Why this “good” cholesterol, which has long been shown to reduce the body’s production of its “bad” low-density lipoprotein (LDL) cousin, might create such neurological havoc remains a bit of a mystery. Under normal circumstances, HDL-C plays a salutary role in the brain, “restoring synaptic connections in neurodegenerative conditions,” Hussain explains. “However, at very high plasma levels, the structural components and the actions of HDL-C change, and they may become deleterious to health.”
It’s not just our gray matter that may suffer from too much of this good thing. She cites earlier research that has linked high HDL-C levels with various age-related maladies, including macular degeneration, sepsis, and fractures.
And it’s not just our gray matter that may suffer from too much of this good thing. She cites earlier research that has linked high HDL-C levels with various age-related maladies, including macular degeneration, sepsis, and fractures.

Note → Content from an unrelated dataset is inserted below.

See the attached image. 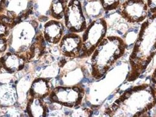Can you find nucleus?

It was the fear of an imminent heart attack or stroke last summer that sent me into the gaping maw of our healthcare system, where various lab tests dictated that I become more familiar with my local pharmacists. I’m now taking meds to ease my hypertension and a statin to lower my “bad” cholesterol. Hussain’s study suggests, however, that I may need to watch my “good” levels as well.
So, I retrieved my pre-statin lab results the other day and felt a bit comforted to find that my HDL-C number was hovering well above the 40 mg/dL lower limit and slightly below the 80 mg/dL danger zone described in Hussain’s study. It took a few minutes for my sluggish brain to kick in sufficiently to remind me that my daily statin regimen is designed to not just lower my “bad” cholesterol but also to raise my HDL-C output — by as much as 15 percent, according to some estimates.
I did the math. That could be a problem.
Or maybe not. As Hussain notes, the study’s conclusions may not adequately account for genetic factors or “the possibility that dysfunctional HDL particles could explain the observed results (rather than HDL-C levels themselves).”
In other words, we’ll have to wait for more research before we can definitively add HDL-C levels to the litany of worrisome dementia portents. Meanwhile, I’ll continue my statin regimen and maybe pay a little more attention to those cholesterol numbers when I next get them checked. But I can’t really see the benefit of calculating the risk of a heart attack now against the chances of Alzheimer’s down the road. If my reluctant journey through our healthcare system in the past year has taught me anything, it’s that we don’t get to choose our afflictions. They choose us.